I also noticed that the mic is continuously sending binary message(the mic audio perhaps) BUT It is not being processed. So my initial thought that the VACOnlineASRProcessor is bugging maybe true. Here's the screenshot:

image

rupnil-codes avatar Dec 28 '24 04:12 rupnil-codes

Yes, I’ll take a look at it. I ran some tests, and it seems the VAC is indeed not stable. (The binary messages correspond to the mic audio. It’s normal to have more binary messages than responses, as this depends on the compute speed of your server)

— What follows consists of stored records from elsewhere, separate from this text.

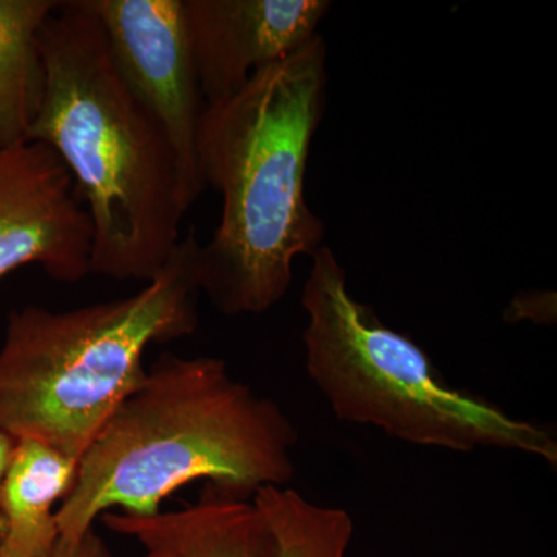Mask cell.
Segmentation results:
<instances>
[{
	"mask_svg": "<svg viewBox=\"0 0 557 557\" xmlns=\"http://www.w3.org/2000/svg\"><path fill=\"white\" fill-rule=\"evenodd\" d=\"M296 443L285 410L234 379L223 359L164 351L79 458L57 511L60 541L78 542L113 509L153 515L199 480L240 500L288 486Z\"/></svg>",
	"mask_w": 557,
	"mask_h": 557,
	"instance_id": "1",
	"label": "cell"
},
{
	"mask_svg": "<svg viewBox=\"0 0 557 557\" xmlns=\"http://www.w3.org/2000/svg\"><path fill=\"white\" fill-rule=\"evenodd\" d=\"M327 44L317 35L259 70L228 100L205 106L197 164L222 197L200 244L197 285L225 317L265 313L287 295L293 263L324 239L306 197L310 146L327 100Z\"/></svg>",
	"mask_w": 557,
	"mask_h": 557,
	"instance_id": "2",
	"label": "cell"
},
{
	"mask_svg": "<svg viewBox=\"0 0 557 557\" xmlns=\"http://www.w3.org/2000/svg\"><path fill=\"white\" fill-rule=\"evenodd\" d=\"M46 94L27 141L65 164L94 228L91 273L152 281L193 207L159 121L121 78L90 0L60 2L39 33Z\"/></svg>",
	"mask_w": 557,
	"mask_h": 557,
	"instance_id": "3",
	"label": "cell"
},
{
	"mask_svg": "<svg viewBox=\"0 0 557 557\" xmlns=\"http://www.w3.org/2000/svg\"><path fill=\"white\" fill-rule=\"evenodd\" d=\"M196 231L159 276L127 298L10 313L0 347V432L79 458L146 373L153 344L199 325Z\"/></svg>",
	"mask_w": 557,
	"mask_h": 557,
	"instance_id": "4",
	"label": "cell"
},
{
	"mask_svg": "<svg viewBox=\"0 0 557 557\" xmlns=\"http://www.w3.org/2000/svg\"><path fill=\"white\" fill-rule=\"evenodd\" d=\"M310 258L300 299L309 318L306 372L338 420L424 448L512 450L557 467V440L547 428L449 386L416 341L350 295L332 249Z\"/></svg>",
	"mask_w": 557,
	"mask_h": 557,
	"instance_id": "5",
	"label": "cell"
},
{
	"mask_svg": "<svg viewBox=\"0 0 557 557\" xmlns=\"http://www.w3.org/2000/svg\"><path fill=\"white\" fill-rule=\"evenodd\" d=\"M110 57L132 94L170 138L190 199L203 194L197 135L203 97L183 0H90Z\"/></svg>",
	"mask_w": 557,
	"mask_h": 557,
	"instance_id": "6",
	"label": "cell"
},
{
	"mask_svg": "<svg viewBox=\"0 0 557 557\" xmlns=\"http://www.w3.org/2000/svg\"><path fill=\"white\" fill-rule=\"evenodd\" d=\"M94 228L58 153L40 141L0 150V281L39 265L54 281L91 273Z\"/></svg>",
	"mask_w": 557,
	"mask_h": 557,
	"instance_id": "7",
	"label": "cell"
},
{
	"mask_svg": "<svg viewBox=\"0 0 557 557\" xmlns=\"http://www.w3.org/2000/svg\"><path fill=\"white\" fill-rule=\"evenodd\" d=\"M327 0H183L205 106L228 100L255 73L309 44Z\"/></svg>",
	"mask_w": 557,
	"mask_h": 557,
	"instance_id": "8",
	"label": "cell"
},
{
	"mask_svg": "<svg viewBox=\"0 0 557 557\" xmlns=\"http://www.w3.org/2000/svg\"><path fill=\"white\" fill-rule=\"evenodd\" d=\"M112 533L135 539L139 557H274V539L255 502L207 486L196 504L153 515L106 512Z\"/></svg>",
	"mask_w": 557,
	"mask_h": 557,
	"instance_id": "9",
	"label": "cell"
},
{
	"mask_svg": "<svg viewBox=\"0 0 557 557\" xmlns=\"http://www.w3.org/2000/svg\"><path fill=\"white\" fill-rule=\"evenodd\" d=\"M78 458L21 438L0 487V557H47L58 539L57 511L78 471Z\"/></svg>",
	"mask_w": 557,
	"mask_h": 557,
	"instance_id": "10",
	"label": "cell"
},
{
	"mask_svg": "<svg viewBox=\"0 0 557 557\" xmlns=\"http://www.w3.org/2000/svg\"><path fill=\"white\" fill-rule=\"evenodd\" d=\"M57 0H0V150L27 141L46 94L39 33Z\"/></svg>",
	"mask_w": 557,
	"mask_h": 557,
	"instance_id": "11",
	"label": "cell"
},
{
	"mask_svg": "<svg viewBox=\"0 0 557 557\" xmlns=\"http://www.w3.org/2000/svg\"><path fill=\"white\" fill-rule=\"evenodd\" d=\"M274 539V557H346L354 519L346 509L311 504L288 486L260 487L252 496Z\"/></svg>",
	"mask_w": 557,
	"mask_h": 557,
	"instance_id": "12",
	"label": "cell"
},
{
	"mask_svg": "<svg viewBox=\"0 0 557 557\" xmlns=\"http://www.w3.org/2000/svg\"><path fill=\"white\" fill-rule=\"evenodd\" d=\"M47 557H112V553L106 545L104 539L94 528L86 536L73 544L61 542L58 539L57 545Z\"/></svg>",
	"mask_w": 557,
	"mask_h": 557,
	"instance_id": "13",
	"label": "cell"
},
{
	"mask_svg": "<svg viewBox=\"0 0 557 557\" xmlns=\"http://www.w3.org/2000/svg\"><path fill=\"white\" fill-rule=\"evenodd\" d=\"M14 443H16V440L10 437L9 434L0 432V487H2L3 475H5L11 454H13Z\"/></svg>",
	"mask_w": 557,
	"mask_h": 557,
	"instance_id": "14",
	"label": "cell"
}]
</instances>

QuentinFuxa avatar Dec 28 '24 08:12 QuentinFuxa

Yes, I’ll take a look at it. I ran some tests, and it seems the VAC is indeed not stable. (The binary messages correspond to the mic audio. It’s normal to have more binary messages than responses, as this depends on the compute speed of your server)

Yep that's what I thought! Thanks a lot

rupnil-codes avatar Dec 28 '24 08:12 rupnil-codes

@QuentinFuxa Btw could it be easier if you would have implemented the Picovoice Cobra VAD? I saw that it was more accurate, fast and lightweight. If u wanna look into it, see the links:

  • Demo: https://picovoice.ai/platform/cobra/
  • Docs: https://picovoice.ai/docs/cobra/

rupnil-codes avatar Dec 28 '24 08:12 rupnil-codes

@QuentinFuxa Any updates??

rupnil-codes avatar Dec 29 '24 16:12 rupnil-codes

@rupnil-codes Once I got chrome to make a popups. which was blocked by default. I switched back to ws from wss and now I got the popup and it runs.

SilasK avatar Dec 30 '24 16:12 SilasK

I also had the problem of blocked microphone and managed to fix it. However I am not 100% what I did to fix it. heh..

For me on mac using a chrome (but also on arc browser) I had the problem that the local chost is characterized as unsecure and hence popups + microphone is blocked. There would be a error message but it disapears too rapidly (#5).

Allowing the options to show popups and then restart browser and server think made the poupups apear that let me allow acces to mic and so run the streaming pipeline.

I also did the change from ws to wss https://github.com/QuentinFuxa/whisper_streaming_web/issues/1#issuecomment-2560981888 I don't know if this was necessary to make the popup apear. Anyway I undid the changes and am now using ws as before. @QuentinFuxa Thank you for the great pipeline especially also the whisper-mlx!

SilasK avatar Dec 30 '24 21:12 SilasK